«E’ difficile fare ragionamenti logici in occasioni come queste, è molto complicato anche trovare spiegazioni “umane”. Con queste parole padre Giovanni Lauretta ha dato avvio alla Messa per dare l’ultimo saluto a Memmo Paolello, ad una settimana esatta della sua morte.

Un’intera comunità si è fermata per salutare il 43enne deceduto lo scorso martedì mattina a seguito di un incidente avvenuto al mercato ortofrutticolo di Donnalucata. Migliaia di persone si sono strette stamattina attorno alla famiglia di Paolello, un fiume di gente ha accompagnato il feretro dall’abitazione di Via Mentana verso la Chiesa di San Bartolomeo.
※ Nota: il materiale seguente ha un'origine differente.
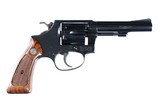 Smith & Wesson 31-1 .32 sw - 1 of 12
In Piazza Memmo è stato saluto dallo striscione esposto a San Matteo: “Ciao Memmo”, a ricordare come il giovane fosse apprezzato e stimato da tanti.

“La vostra presenza – ha detto ancora il parroco- dimostra come Gugliemo abbia vissuto una vita sempre attenta alle relazioni umane”.  Tanti anche i commercianti che hanno raccolto l’invito dell’amministrazione, che ha proclamato il lutto cittadino con le bandiere a mezz’asta a palazzo di città, hanno chiuso le saracinesche per la durata dei funerali.

Anche al Mercato Ortofrutticolo di Donnalucata, dove Memmo ha perso la vita, tutti hanno abbassato le saracinesche dei box. Nel punto esatto dove è avvenuto il tragico incidente, commissionari e operatori del Mercato hanno posato stamattina un mazzo di fiori.